One of the sad facts of my life is that I've never known what bra size I was. How much of that is due to denial is for my God/Higher Power business to determine. Way back in the beginning, being a 32AA was a shameful secret, so I'd pretend a 34B fit me better, which it did not. (I wished it would have been a shameful secret had it not been for the fact that a lady clerk was trying to size/fit/maul my little rosebuds into a training bra and I'm sure she got on the phone and called everyone she knew to say she'd just fitted at 20 year old with a -2AA) (And what the hell was a training bra all about? Obviously I got a defective brand, since the boobies stayed small) Then I blamed the bra manufactures, who decided their own brand was the one true sizing measurement, and who cared if all the other manufactures said a 36C was really a 34B - they were going to make their 36C's really fit 34B's, thereby feeding into that secret shame of being too small. Pretty soon, all the different manufacturers followed suit, and never again did a Cross My Heart 36B be the same size as a Victoria Secrets 36B. I've been everything from a 32AA to a 42C. Did you know there's no such thing as a 40A or B? Not in any store I've shopped at. Today I learned that sizes go from 32AA to 54H. I also Googled how to find your bra size, and was pleased to learn that I had bought the right size. Plus? It only took 4 hours to do so. Score!
We women make the joke about how we don't have any concept of measurements, because our men are contantly telling us 6 inches is really.... 12 inches? If you know what I mean. Well, we women also have our numbers shame when it comes to personal anatomy. Only we get letters to go along with our number, so we get to fool ourselves twice over.
Speaking of fooling ourselves, we also try to fool the male species. With padded bras, push-up bras and implants. Which I never really understood, cause do you keep the pad and the push-up on when you get naked in front of a man to keep the illusion going? Not to mention the padding gets all crumpled in the wash which translates into wrinkled under the t-shirt. Not a desired result either. And fake boobs? They look fake.
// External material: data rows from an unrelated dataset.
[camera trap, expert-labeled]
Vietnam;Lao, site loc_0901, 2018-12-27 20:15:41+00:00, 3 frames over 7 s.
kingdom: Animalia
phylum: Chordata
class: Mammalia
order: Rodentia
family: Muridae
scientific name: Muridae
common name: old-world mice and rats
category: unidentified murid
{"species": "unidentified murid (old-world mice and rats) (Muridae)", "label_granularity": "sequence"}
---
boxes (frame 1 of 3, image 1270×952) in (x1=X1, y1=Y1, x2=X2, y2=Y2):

So anyways, I tried on 47 bras. (It's all in the details) The manufacturers must have got their act together, because for the first time ever, I was a consistent 36C. Evidently I gained 4 inches on the band size (across my back) when I gave birth.
Twenty-five years ago.
Whatev.
.
even if you do find a bra that fits and they have more than one--wait til you want another one on another day---they quit making them as soon as possible after you buy one!! it's the law.
Posted by: Poogie | Friday, July 07, 2006 at 12:51 AM
Oh. my. good. hell. I didn't know about the law. I thought it was nasty mean sales clerks being bored with their jobs robbing the extra wonderful bras that fit off the rack so that they can laugh behind your back at the frustration of not finding more than one! AND PRICES!!!! HOLY crap!